### Assignment
With the images removed, reproduce each entry below word for word.

(Stored items)

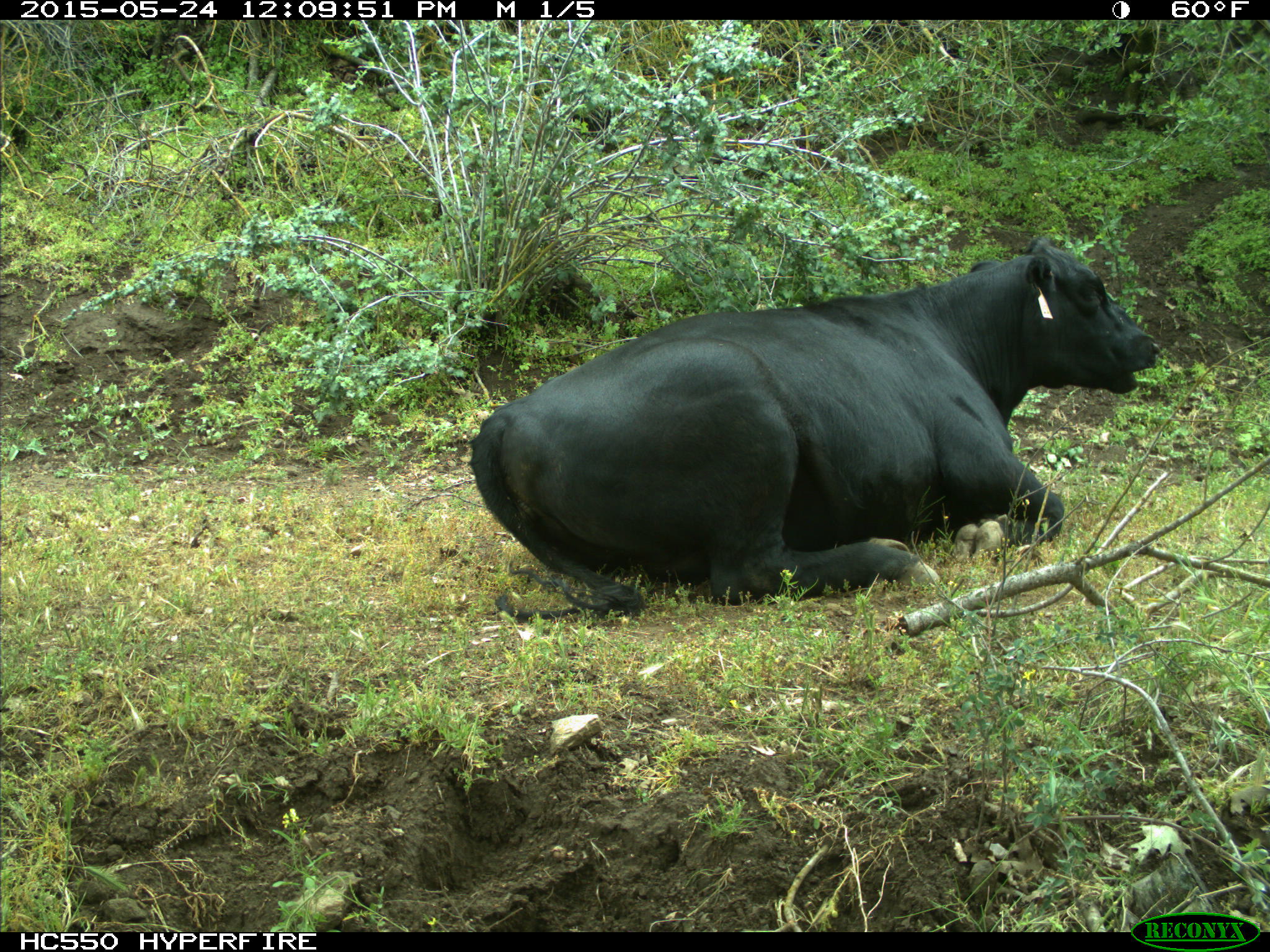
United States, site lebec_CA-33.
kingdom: Animalia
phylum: Chordata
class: Mammalia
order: Artiodactyla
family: Bovidae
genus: Bos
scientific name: Bos taurus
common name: domestic cow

### Answer space
United States, site lebec_CA-33.
kingdom: Animalia
phylum: Chordata
class: Mammalia
order: Artiodactyla
family: Bovidae
genus: Bos
scientific name: Bos taurus
common name: domestic cow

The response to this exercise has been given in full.